I'm not sure why music like this becomes so popular - is there an element of our culture that really likes shallow lyrics and digital loops of meaningless chord movement? Or are we all just laughing at ourselves? Are we all in on the joke?

I hope so.

Along those lines, here's a piece of cultural observation that I think is brilliant. As disgusting as some of these photos and images are - and as much as I am embarrassed by and for some of these people - I can't help but watch this video and feel my heart swell with pride. Call me crazy, but only in America could you see this sort of thing in public.

I love this country.

And the reason why this video is entertaining and brilliant and gives me warm fuzzies, while Hooked On You and Friday make me want to barf?

It's real. 

Reality works. No matter how ugly or embarrassing, what is will work.
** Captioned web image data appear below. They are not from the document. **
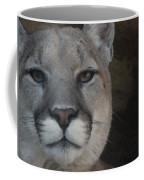 Cougar Digitally Enhanced Coffee Mug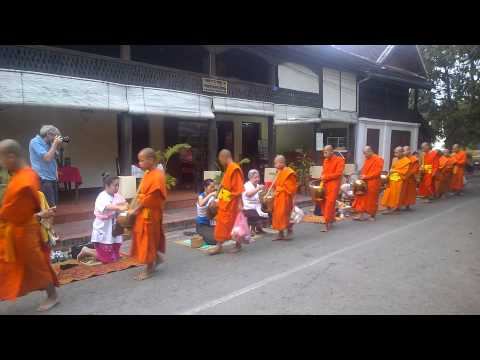 Yapping with Yomi: Monk Almsgiving Ceremony, Luang Prabang, Laos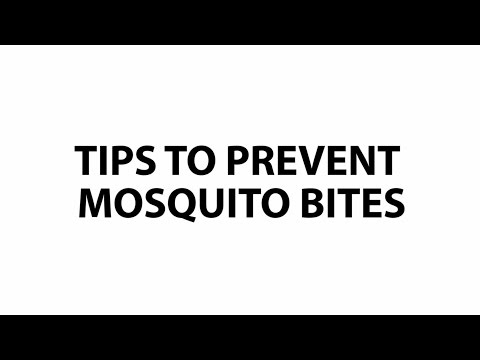 how to stop no see um bites from itching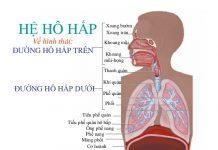 Đường hô hấp trên bao gồm xoang, mũi, thanh quản, hầu, họng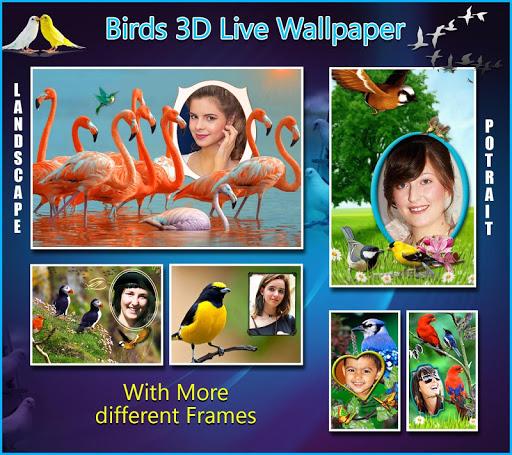 Birds 3D Live Wallpaper 8 تصوير الشاشة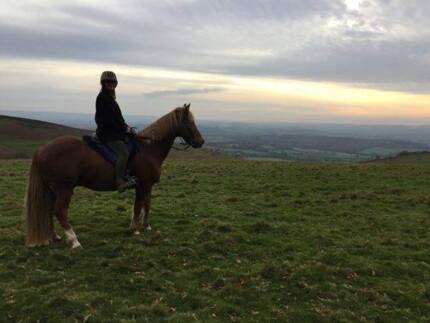 Seeking Horse Work Table Top Greater Hume Area Preview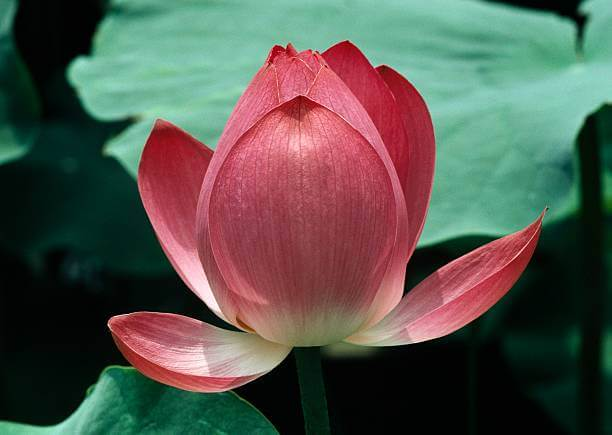 Màu hoa sen tượng trưng cho nhiều nét đẹp cao cả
Want to make a clever cultural statement? Want to create three minutes of 21st century contemporary art?  Want to try to be cute and get my attention? Don't manufacture something sickly sweet and try to sell it to us as truth. You might catch my eye, provoke me to tell my friends and get 150 million hits on youtube, but it's empty and non-redemptive.
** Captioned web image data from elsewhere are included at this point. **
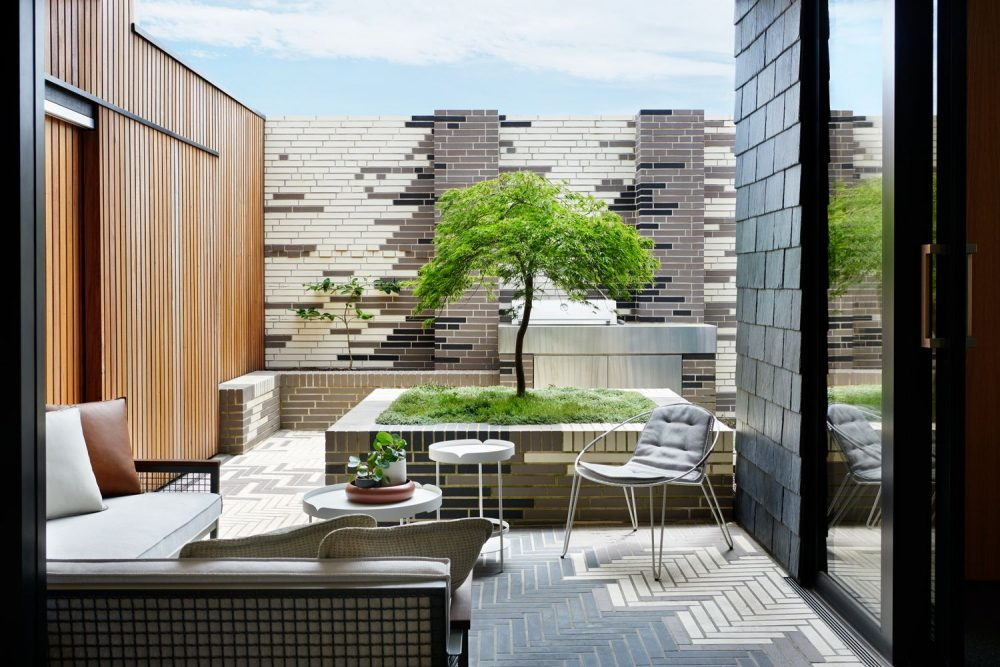 Outside courtyard with maple tree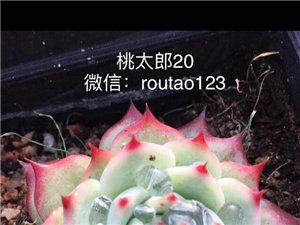 肉陶多肉植物工作室 微信:routao123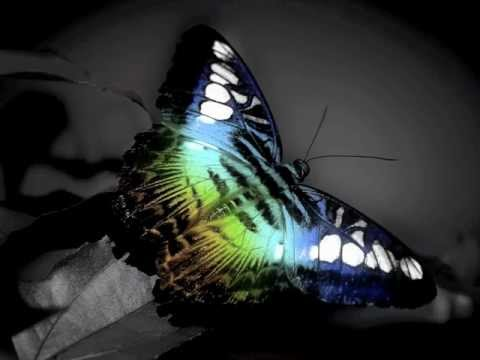 The Butterfly featuring GRP all star Dave Valentine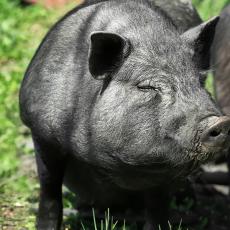 青菜果园天宇呈祥黑猪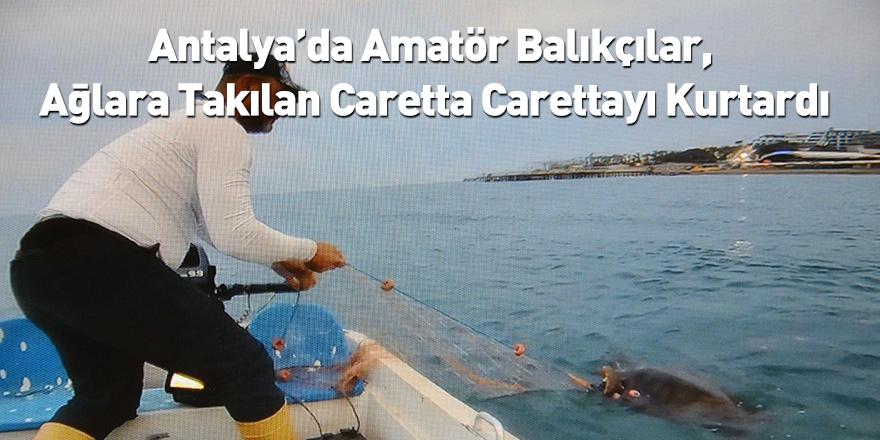 Antalya'da Amatör Balıkçılar, Ağlara Takılan Caretta Carettayı Kurtardı
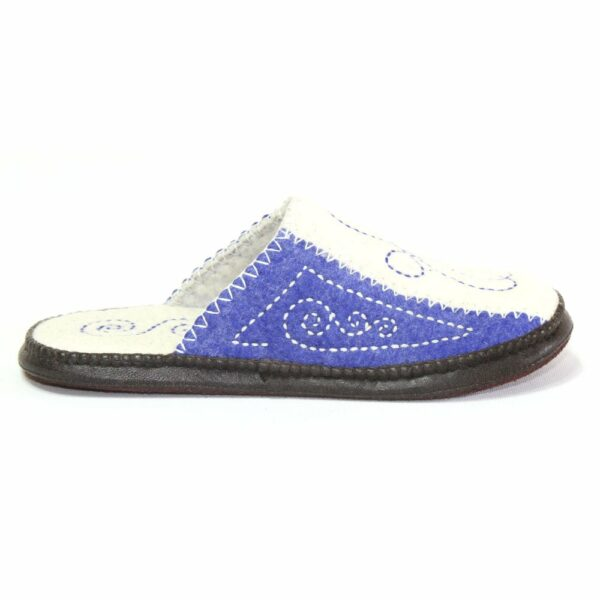 Right Side of White and Blue Slipper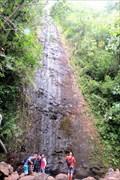 Image for Manoa Falls - Honolulu, Oahu, HI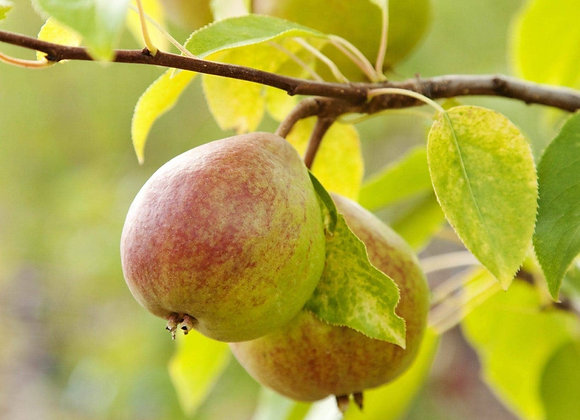 Pear - Golden Spice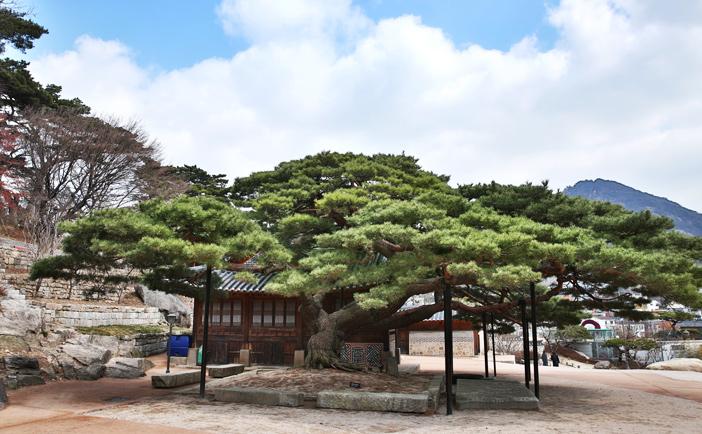 ソウル美術館&石坡亭の風景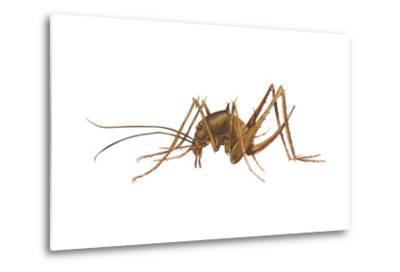 Cave Cricket (Ceuthophilus Uhleri), Insects-Encyclopaedia Britannica-Metal Print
Show me a man in a skirt with a beer gut, passed out in the beer aisle at Walmart and write a repetitive, clever lyric about that.

I'm not sure it's redemptive - except to remind us all of our common, base humanity (which is the first step towards redemption, I think) - but brought into a rhythmic and melodic structure, it works. As art, it works. Nasty tattoos, a middle-aged man in a clown costume, women with insufficient fabric covering their rear - write a song about that.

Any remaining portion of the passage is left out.